A big jump in prescription drug sales, particularly overseas, helped Johnson & Johnson swing to a large fourth-quarter profit after posting a huge loss a year earlier, when it took a $13.6 billion charge related to the late-2017 U.S. tax overhaul.
The world’s biggest maker of healthcare products also benefited from an effective tax rate of 2.6% for the latest quarter, amounting to just $80 million. That was the main reason J&J topped Wall Street profit expectations, Credit Suisse analyst Vamil Divan wrote to investors.
The company also reported lower spending on research and development, restructuring and interest charges. But currency exchange rates have swung from boosting revenue to a drag, reducing revenue by 2.3% in the quarter.
In midday trading, J&J shares fell $2.40, or 1.8%, to $128.29.
The maker of baby shampoo and biotech drugs on Tuesday reported net income of $3.04 billion, or $1.12 per share, for 2018’s fourth quarter. A year earlier, J&J reported a rare net loss — $10.71 billion, or $3.99 per share. That was due to the $13.6 billion charge, for a tax payment on years of accumulated foreign earnings amounting to more than $66 billion, brought back to the U.S. at low tax rates.
Earnings in the latest quarter, adjusted for one-time gains and costs, came to $1.97 per share, 2 cents better than expected.
The New Brunswick, New Jersey-based company said revenue totaled $20.39 billion, 1% above 2017’s fourth quarter.
J&J’s prescription drug business saw sales jump 5.3% to $10.19 billion.
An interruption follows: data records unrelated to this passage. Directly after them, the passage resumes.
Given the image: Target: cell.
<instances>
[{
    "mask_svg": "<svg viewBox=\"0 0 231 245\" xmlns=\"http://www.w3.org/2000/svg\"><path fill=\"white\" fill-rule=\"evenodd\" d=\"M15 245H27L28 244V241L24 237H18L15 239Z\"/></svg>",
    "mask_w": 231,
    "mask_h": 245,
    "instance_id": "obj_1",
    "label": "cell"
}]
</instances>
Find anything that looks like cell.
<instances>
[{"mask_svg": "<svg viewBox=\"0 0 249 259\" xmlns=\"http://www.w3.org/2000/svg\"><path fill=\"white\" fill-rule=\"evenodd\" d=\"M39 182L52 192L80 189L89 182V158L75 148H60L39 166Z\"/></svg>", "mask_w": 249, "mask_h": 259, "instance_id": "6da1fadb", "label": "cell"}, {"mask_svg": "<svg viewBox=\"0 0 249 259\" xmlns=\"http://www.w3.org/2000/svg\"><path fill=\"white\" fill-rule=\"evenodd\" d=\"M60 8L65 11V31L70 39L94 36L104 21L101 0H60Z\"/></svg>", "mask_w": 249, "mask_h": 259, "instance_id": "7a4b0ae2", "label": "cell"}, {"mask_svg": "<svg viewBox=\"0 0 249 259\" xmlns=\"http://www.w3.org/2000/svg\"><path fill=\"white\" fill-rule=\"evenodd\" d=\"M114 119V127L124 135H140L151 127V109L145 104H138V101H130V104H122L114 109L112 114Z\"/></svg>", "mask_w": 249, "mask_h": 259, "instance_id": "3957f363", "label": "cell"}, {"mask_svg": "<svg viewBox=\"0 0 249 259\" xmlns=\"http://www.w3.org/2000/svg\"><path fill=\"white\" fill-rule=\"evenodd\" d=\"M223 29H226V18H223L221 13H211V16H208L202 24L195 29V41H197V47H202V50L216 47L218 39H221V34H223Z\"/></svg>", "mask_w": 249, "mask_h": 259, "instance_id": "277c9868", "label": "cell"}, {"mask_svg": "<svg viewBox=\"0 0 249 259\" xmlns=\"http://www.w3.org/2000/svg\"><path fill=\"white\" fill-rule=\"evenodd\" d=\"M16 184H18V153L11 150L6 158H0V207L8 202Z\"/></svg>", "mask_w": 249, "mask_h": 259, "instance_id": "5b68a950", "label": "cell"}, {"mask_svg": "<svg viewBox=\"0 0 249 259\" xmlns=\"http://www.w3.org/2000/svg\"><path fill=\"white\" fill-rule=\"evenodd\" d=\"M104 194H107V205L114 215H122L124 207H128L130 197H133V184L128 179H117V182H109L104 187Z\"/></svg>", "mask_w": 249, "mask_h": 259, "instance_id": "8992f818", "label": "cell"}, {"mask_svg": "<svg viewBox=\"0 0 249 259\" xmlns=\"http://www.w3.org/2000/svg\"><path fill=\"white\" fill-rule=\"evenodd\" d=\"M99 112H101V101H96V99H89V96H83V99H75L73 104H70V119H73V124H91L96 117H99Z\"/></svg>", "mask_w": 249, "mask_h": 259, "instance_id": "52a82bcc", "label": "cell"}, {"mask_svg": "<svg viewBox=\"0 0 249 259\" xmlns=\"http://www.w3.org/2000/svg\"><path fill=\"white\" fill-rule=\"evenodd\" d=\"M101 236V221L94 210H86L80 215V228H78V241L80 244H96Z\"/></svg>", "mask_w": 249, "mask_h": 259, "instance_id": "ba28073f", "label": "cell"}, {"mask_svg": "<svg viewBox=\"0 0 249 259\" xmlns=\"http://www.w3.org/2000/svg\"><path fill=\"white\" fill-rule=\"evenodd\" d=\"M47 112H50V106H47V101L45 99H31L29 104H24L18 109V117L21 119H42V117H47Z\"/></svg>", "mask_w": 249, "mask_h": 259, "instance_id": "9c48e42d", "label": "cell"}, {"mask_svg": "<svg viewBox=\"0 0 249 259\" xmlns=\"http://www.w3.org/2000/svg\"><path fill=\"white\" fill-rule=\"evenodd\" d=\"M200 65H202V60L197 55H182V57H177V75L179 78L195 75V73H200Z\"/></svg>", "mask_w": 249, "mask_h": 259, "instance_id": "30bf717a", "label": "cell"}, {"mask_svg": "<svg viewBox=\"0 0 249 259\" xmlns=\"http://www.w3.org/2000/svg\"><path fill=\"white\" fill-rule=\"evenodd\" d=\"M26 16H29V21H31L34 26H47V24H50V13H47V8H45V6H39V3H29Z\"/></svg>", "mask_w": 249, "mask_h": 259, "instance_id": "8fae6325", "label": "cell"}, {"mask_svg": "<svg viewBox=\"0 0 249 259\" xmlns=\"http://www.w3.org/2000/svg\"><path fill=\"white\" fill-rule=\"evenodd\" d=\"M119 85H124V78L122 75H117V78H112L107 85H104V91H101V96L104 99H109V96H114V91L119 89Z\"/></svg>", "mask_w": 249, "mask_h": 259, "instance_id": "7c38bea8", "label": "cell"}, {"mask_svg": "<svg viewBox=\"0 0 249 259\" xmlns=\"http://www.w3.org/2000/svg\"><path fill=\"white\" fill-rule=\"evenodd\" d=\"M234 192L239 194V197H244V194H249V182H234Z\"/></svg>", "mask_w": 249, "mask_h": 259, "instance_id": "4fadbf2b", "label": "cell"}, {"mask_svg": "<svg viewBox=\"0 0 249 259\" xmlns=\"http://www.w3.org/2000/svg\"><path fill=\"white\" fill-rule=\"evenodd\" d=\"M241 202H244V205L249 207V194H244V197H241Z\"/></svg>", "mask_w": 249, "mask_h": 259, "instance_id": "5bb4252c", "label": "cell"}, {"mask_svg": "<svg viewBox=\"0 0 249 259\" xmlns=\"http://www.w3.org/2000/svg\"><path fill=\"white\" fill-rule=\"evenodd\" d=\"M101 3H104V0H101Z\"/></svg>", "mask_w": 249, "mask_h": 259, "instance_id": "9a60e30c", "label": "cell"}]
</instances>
Sales of cancer drugs including Darzalex, Imbruviga and Zytiga jumped 22% to a total of $2.49 billion, and sales of Remicade, Simponi and Stelara, for rheumatoid arthritis and other immune disorders, rose 8.3% to a total of $3.34 billion.
“We promised improved performance in 2018, and we delivered,” Chief Executive Alex Gorsky told analysts during a conference call.
Gorsky said the company now has 26 prescription drugs generating at least $1 billion a year. However, three of those and two other big sellers are getting cheaper competition, either generic pills or near-copies of injected drugs, including Zytiga and top seller Remicade, which together brought in nearly $9 billion last year. And J&J says it’s getting less net revenue across its medicines portfolio as insurers and prescription benefit managers continue pressing for bigger discounts and rebates.
“Sales growth is decelerating,” Edward Jones analyst Ashtyn Evans wrote to investors, adding she still expects J&J’s drugs business to grow more than the rest of the market over the long term.
Meanwhile, two experimental drugs — esketamine for treatment-resistant depression and erdafitinib for bladder cancer — await U.S. Food and Drug Administration approval. J&J is hoping the lengthy partial government shutdown doesn’t delay those decisions.
Johnson & Johnson’s consumer health business posted flat sales of $3.54 billion, while sales of the medical devices and diagnostics dropped 4.4% to $6.67 billion.
For all of 2018, Johnson & Johnson reported revenue of $81.58 billion, up 6.7%, and net income of $15.3 billion, or $5.61 per share.
Johnson & Johnson expects full-year earnings between $8.50 and $8.65 per share, with revenue between $80.4 billion and $81.2 billion. Industry analysts have projected per-share earnings of $8.60 and revenue of about $82.6 billion.